Dubbing it an "unprecedented initiative", the GSMA said the move includes a $1bn (£565m) global marketing spend and endorsement of a new service mark, to be placed on such devices, aimed to help consumers identify these systems as mobile broadband-ready.
In a statement released soon after the GSMA announcement, Ovum's senior analyst Steven Hartley questioned if the initiative was necessary and whether its impact will be significant.
"The GSMA has launched what is essentially an awareness campaign to help drive take-up and use of mobile broadband on laptops and other non-handset-type devices. Yet, mobile-broadband uptake is already growing rapidly without it," Hartley said. "It could be argued that any promotion is better than nothing, but it looks a lot like the initiative is designed as a defensive move against WiMax branding."
WiMax, which operates on Wi-Fi hotspots, and cellular-based technologies HSPA and LTE (the long-term evolution of 3G) are seen as competing platforms.
To ensure the 'Mobile Broadband' service mark gains industry-wide support, Hartley said the GSMA must quickly secure the support of other laptop makers, such as HP, Apple, Sony and Fujitsu.
He added that complexity and costs are the biggest barriers for OEMs (original equipment manufacturers) to provide embedded laptop connectivity.
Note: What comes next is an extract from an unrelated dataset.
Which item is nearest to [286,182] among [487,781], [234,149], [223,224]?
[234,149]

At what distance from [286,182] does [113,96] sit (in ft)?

The Ovum analyst said the only way to help keep costs low is to increase volume.
Citing figures from the GSMA, he noted that it currently costs about $70 to offer built-in HSPA capability. This number is expected to fall to $40 by next year.
Hartley said the $1bn marketing fund set aside to drive the campaign could have been better spent as subsidies to drive volumes, and further lower embedding costs.
However, he said the initiative does highlight the growing availability of laptops with mobile-broadband connectivity embedded. Such devices today are predominantly connected by USB modems, or dongles, he added.
"Nonetheless, migration to embedded laptops will not occur overnight," he noted. "The replacement cycle of a laptop is longer than that of a mobile phone, slowing uptake. Embedded laptops are also more expensive and less flexible than a USB modem. A modem can be pooled for enterprise use, but a laptop is [limited to] per person," said Hartley.
"An operator involved in the initiative told us last week that it believed two thirds of mobile-broadband access will still be via modem in two years' time. That means over 30 percent for embedded laptops — a major increase compared to today — but they will remain in the minority," Hartley said.